Nach Angaben des Regierungspräsidiums Stuttgart (RP) stammen die überflüssigen Tropfen von 49 Betrieben, sowohl von Gütern als auch von Privatkellereien und Genossenschaften, die mit 70 Prozent den Großteil an heimischem Wein produzieren. Namen nennt die Behörde wegen des Datenschutzes nicht.

Trollinger und Schwarzriesling werden entsorgt: So viel bekommen Wengerter pro Liter

Auch in Reihen der heimischen Wengerter will sich keiner outen oder gar als Nestbeschmutzer dastehen. Doch nach Informationen der Heilbronner Stimme machen selbst große und stabile Branchenflaggschiffe von der Möglichkeit zu destillieren Gebrauch, ganz zu schweigen von kleineren Betrieben, "denen das Wasser schon lange bis zum Hals steht", wie ein Insider weiß. Abgeführt würden vor allem regionaltypische Rotweinsorten wie Trollinger und Schwarzriesling.
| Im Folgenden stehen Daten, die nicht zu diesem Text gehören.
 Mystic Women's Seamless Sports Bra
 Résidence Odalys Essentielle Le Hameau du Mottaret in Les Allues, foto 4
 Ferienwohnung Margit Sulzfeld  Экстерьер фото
Von früheren Generationen wurde sie noch in rauen Mengen getrunken. Im Zuge des Trends zu Weißwein und zu dichteren Rotweintypen bleiben viele Wengertern ausgerechnet auf diesen alten Brot- und Butterweinen sitzen. Über ein Hilfsprogramm dürfen solche Betriebe nun statt mit den handelsüblichen plusminus fünf Euro mit schlappen 65 Cent pro Liter rechnen – abzüglich der Kosten für Transport und Destillation. Bis Ende Oktober mussten die Förderanträge beim RP eingegangen sein. Nach Prüfung durch die Bundesanstalt für Landwirtschaft und Ernährung (BLE) sei mit der Auszahlung im Januar zu rechnen, heißt es.
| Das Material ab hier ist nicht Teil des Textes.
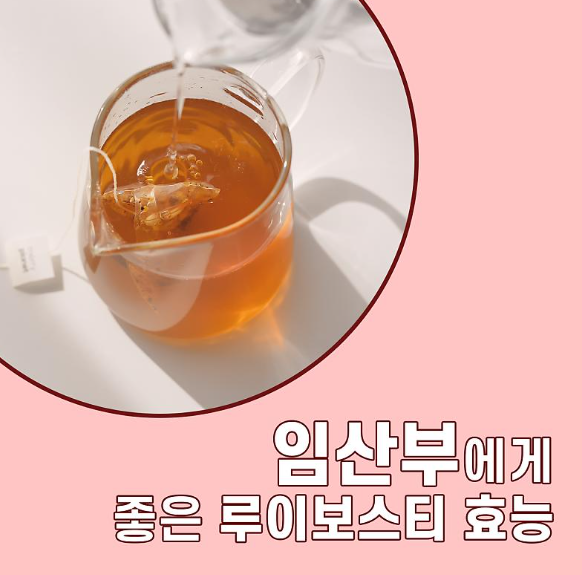 임산부-루이보스티-효능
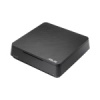 90ms0021-m02660 asus vivopc vc60-b266m intel® core™i3-3110/4gb/500gb+dualbay/com-port/usb 4x3.0 + 2x2.0/vesa/10/100/1000mbps/802.11 n/speaker 2 x 2w/w10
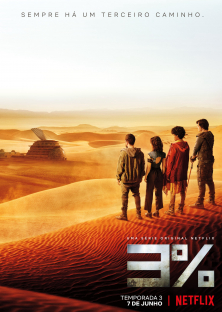 3% (Season 3)-3% (Season 3)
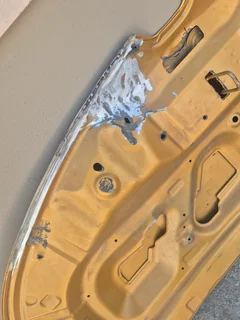 Renault triber Bonnet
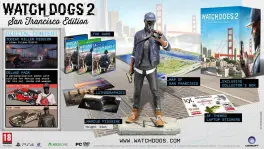 Capa de Watch Dogs 2 - San Francisco Edition (PS4)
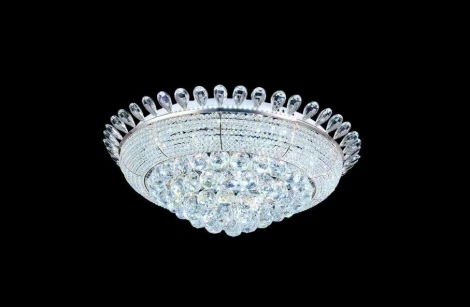 Потолочная люстра Lumina Deco Sienna DDC 2881-58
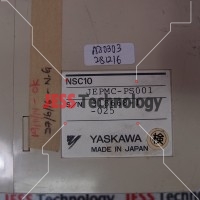 Repair YASKAWA JEPMC-PS001 YASKAWA PLC MODULE in Malaysia, Singapore, Thailand, Indonesia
Wein-Produzenten aus Württemberg erhalten vermutlich 5,4 Millionen Euro für Wein-Entsorgung

Das Geld kommt über Berlin aus Brüssel, genauer aus sogenannten Krisenreserven, mit denen die EU der Agrarwirtschaft in bestimmten Bereichen "zur Abmilderung von Härten", so heißt es in einem Papier, unter die Arme greift. Deutschland darf dieses Jahr mit insgesamt 36 Millionen Euro rechnen, die Weinbranche bekommt davon 6,5 Millionen Euro, wovon voraussichtlich 5,4 Millionen Euro nach Württemberg fließen.

Auch andere Länder zapfen den EU-Hilfstopf an, vor allem wegen ihrer großen Ernten in den Vorjahren. Grundsätzlich ist Wein kein Selbstläufer mehr, vor allem weil weniger getrunken wird. Viele sagen sich: weniger ist mehr, gesünder, sicherer. So ist der Pro-Kopf-Verbrauch in Deutschland auf unter 20 Liter pro Jahr gesunken. Aktuell zeigt die Kurve weiter nach unten, weil die Verbraucher wegen der Wirtschaftskrise, Kriegen und allgemeiner Verunsicherung sparen, vor allem bei Genussmitteln.
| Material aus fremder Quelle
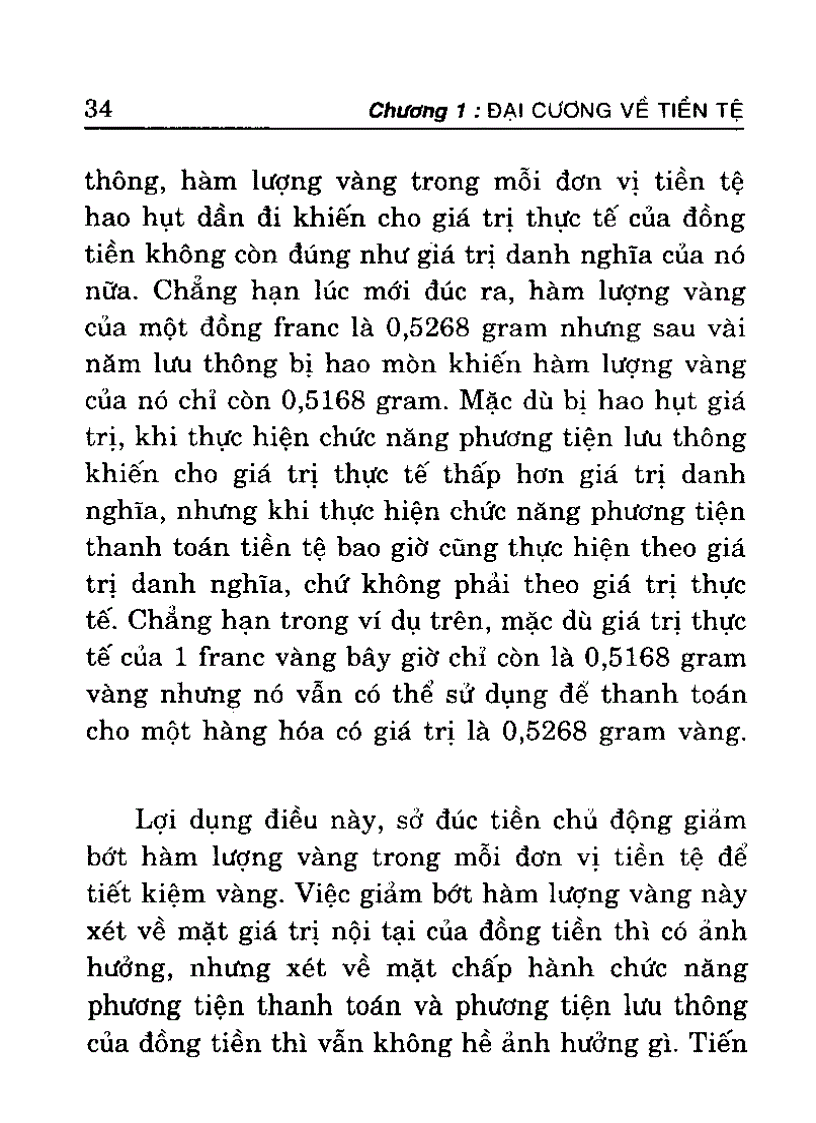 image for page Tiền tệ ngân hàng Đại học Kinh tế TP HCM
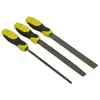 Image de Jeu de 3 rÃ¢pes grosse piqure STANLEY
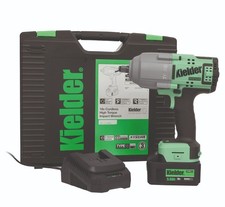 Kielder 18v Brushless  1/2" 1790Nm High Torque Impact Wrench 1 x 5.0Ah Kit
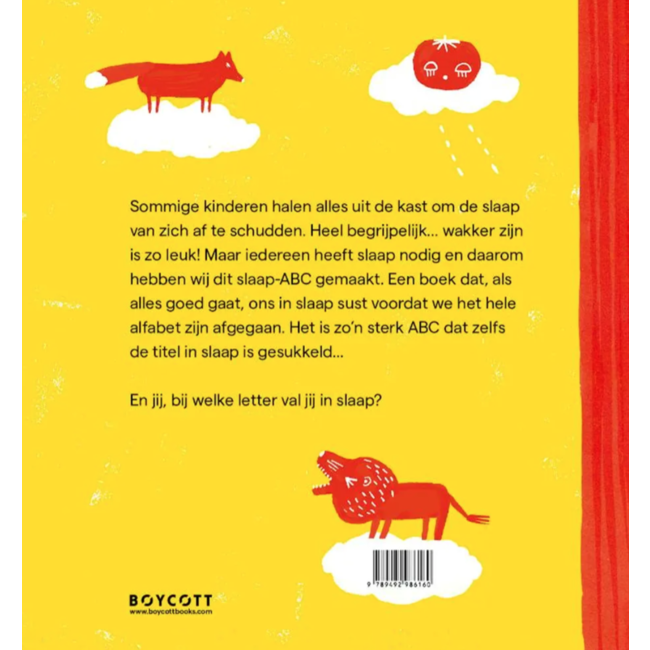 Abzzz... een alfabet. 4+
Deutschlandweit wurden im Lebensmittelhandel 2023 zehn Prozent weniger Wein verkauft als 2022. Württemberger hat sogar 15 Prozent verloren. Schuld daran könnten auch Preiserhöhungen von zehn Prozent sein. Preisbewusste Verbraucher greifen derzeit mehr denn je zu billiger Importware. Ein Trend, der vom Handel zum Ärger der Winzer mit Dumping-Angeboten befeuert wird.